**** 掲載文 ****

ここから本文

たきのうえゼロカーボンニュース VOL5

蓄電池の基礎知識

 

 「災害が起こった時など停電時の備えとして蓄電池があったら安心かな」「蓄電池があれば日々の電気代の節約にもなるかな」とお考えになる方も多いのではないでしょうか。
 蓄電池とは、電気を「充電」し、使いたいときに「放電」する機器のことです。最近ではスマートフォン用のモバイルバッテリーを持っている方も多いと思いますが、これも小型の蓄電池の一種と言えます。
 近年、太陽光発電を住宅の屋根に設置する家庭も多くなりましたが、日中にあまり家におらず電力消費量が少ない場合に、発電量を自家消費しきらず余剰が生じることがあります。夕方や夜間に家に戻って電力を消費する際に、この昼間に余した太陽光の電力を使用したい場合、蓄電池を設置し、昼間に「蓄電」して夕方・夜間に「放電」することが可能です。

図1 蓄電池の蓄電と放電のイメージ

 蓄電池には「ポータブル蓄電池」と「定置型蓄電池」の大きく二種類があります。
 ポータブル蓄電池は、持ち運びが可能な小型の蓄電池ですので、一般的に蓄電容量は小さいですがアウトドア等の屋外使用時には便利です。近年では蓄電容量が1.5kWh=1,500Whを超えるポータブル蓄電池も販売されており、スマートフォンやノートパソコンであれば数十回分の充電が可能であったり、炊飯器やドライヤーを使用することも可能なものもあります。
 一方、定置用蓄電池は、基礎部分に蓄電池ユニットを固定し、配線工事を行い稼働させる蓄電池のことです。蓄電容量は家庭用であれば4kWh程度の小規模なものから15kWh程度のものまで販売されていますが、蓄電容量は最大で17.76kWhと消防法で定められています。蓄電池から住宅内に電気を供給できるように配線するため、災害時のみならず日常的にも賢く使用することで光熱費の削減に繋げることが可能です。
 蓄電池の法定耐用年数は6年ですが、寿命としては一般的に10~15年程度と言われています。ただし、充電と放電の頻度や使い方によって寿命が変化することも知られています。蓄電池は高温の環境に弱く劣化しやすいとされており、直射日光を避けて日陰になる場所に設置することが推奨されます。また、過放電や過充電についても劣化の原因となるため注意が必要です。蓄電池が空になったら充電する、満充電になったら充電を止めるといった基本が重要です。
 また、蓄電池には用いられる物質によっても種類が分かれており、鉛蓄電池、リチウムイオン電池、ニッケル水素電池、NAS電池の4種類があります。家庭用蓄電池には小型化・高密度化が可能なリチウムイオン電池が用いられているのが一般的です。また、スマートフォンや電気自動車のバッテリーにもこのリチウムイオン電池が用いられています。

**** 入力資料 ****

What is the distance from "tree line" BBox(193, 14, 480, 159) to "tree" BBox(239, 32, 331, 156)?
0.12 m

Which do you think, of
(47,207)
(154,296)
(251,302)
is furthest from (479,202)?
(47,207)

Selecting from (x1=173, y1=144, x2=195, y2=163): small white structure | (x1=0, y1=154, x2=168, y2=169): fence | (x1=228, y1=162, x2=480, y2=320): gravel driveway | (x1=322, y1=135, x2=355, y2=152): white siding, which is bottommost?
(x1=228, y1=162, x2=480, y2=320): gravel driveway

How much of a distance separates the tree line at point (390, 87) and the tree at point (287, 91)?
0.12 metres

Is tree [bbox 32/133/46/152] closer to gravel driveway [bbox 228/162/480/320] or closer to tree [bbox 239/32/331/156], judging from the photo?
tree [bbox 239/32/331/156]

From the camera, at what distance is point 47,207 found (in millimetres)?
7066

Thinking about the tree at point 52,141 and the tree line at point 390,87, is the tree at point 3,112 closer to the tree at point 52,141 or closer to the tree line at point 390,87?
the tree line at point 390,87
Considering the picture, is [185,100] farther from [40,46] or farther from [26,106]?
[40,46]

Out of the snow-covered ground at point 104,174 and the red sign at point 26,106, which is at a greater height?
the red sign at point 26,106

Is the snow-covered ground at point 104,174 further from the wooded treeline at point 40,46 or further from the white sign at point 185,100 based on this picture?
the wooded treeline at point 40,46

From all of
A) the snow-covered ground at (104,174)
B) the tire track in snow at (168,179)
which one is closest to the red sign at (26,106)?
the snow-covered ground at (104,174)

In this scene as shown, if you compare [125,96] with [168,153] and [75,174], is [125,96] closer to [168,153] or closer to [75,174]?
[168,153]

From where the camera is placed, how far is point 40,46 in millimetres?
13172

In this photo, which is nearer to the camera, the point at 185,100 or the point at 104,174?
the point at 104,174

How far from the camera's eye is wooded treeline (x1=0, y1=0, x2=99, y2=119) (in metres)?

****

§ **取り組む課題**:
a – 掲載文のうち「蓄電池の法定耐用年数は」で始まる段落を、主な事実を残したまま箇条書きに整理してください。
b – エントリのうち、「Thinking about the」を含む行から始まりエントリの末尾で終わる部分を、最初と最後の行も含めて一字一句変えずに書き出してください。

§ **課題の解答**:
a –
- 蓄電池の法定耐用年数は6年だが、寿命は一般的に10~15年程度とされる。
- 寿命は充電と放電の頻度や使い方によって変化する。
- 高温の環境に弱く劣化しやすいため、直射日光を避けて日陰に設置することが推奨される。
- 過放電や過充電も劣化の原因となる。
- 空になったら充電し、満充電になったら充電を止めるという基本が重要である。

b –
Thinking about the tree at point 52,141 and the tree line at point 390,87, is the tree at point 3,112 closer to the tree at point 52,141 or closer to the tree line at point 390,87?
the tree line at point 390,87
Considering the picture, is [185,100] farther from [40,46] or farther from [26,106]?
[40,46]

Out of the snow-covered ground at point 104,174 and the red sign at point 26,106, which is at a greater height?
the red sign at point 26,106

Is the snow-covered ground at point 104,174 further from the wooded treeline at point 40,46 or further from the white sign at point 185,100 based on this picture?
the wooded treeline at point 40,46

From all of
A) the snow-covered ground at (104,174)
B) the tire track in snow at (168,179)
which one is closest to the red sign at (26,106)?
the snow-covered ground at (104,174)

In this scene as shown, if you compare [125,96] with [168,153] and [75,174], is [125,96] closer to [168,153] or closer to [75,174]?
[168,153]

From where the camera is placed, how far is point 40,46 in millimetres?
13172

In this photo, which is nearer to the camera, the point at 185,100 or the point at 104,174?
the point at 104,174

How far from the camera's eye is wooded treeline (x1=0, y1=0, x2=99, y2=119) (in metres)?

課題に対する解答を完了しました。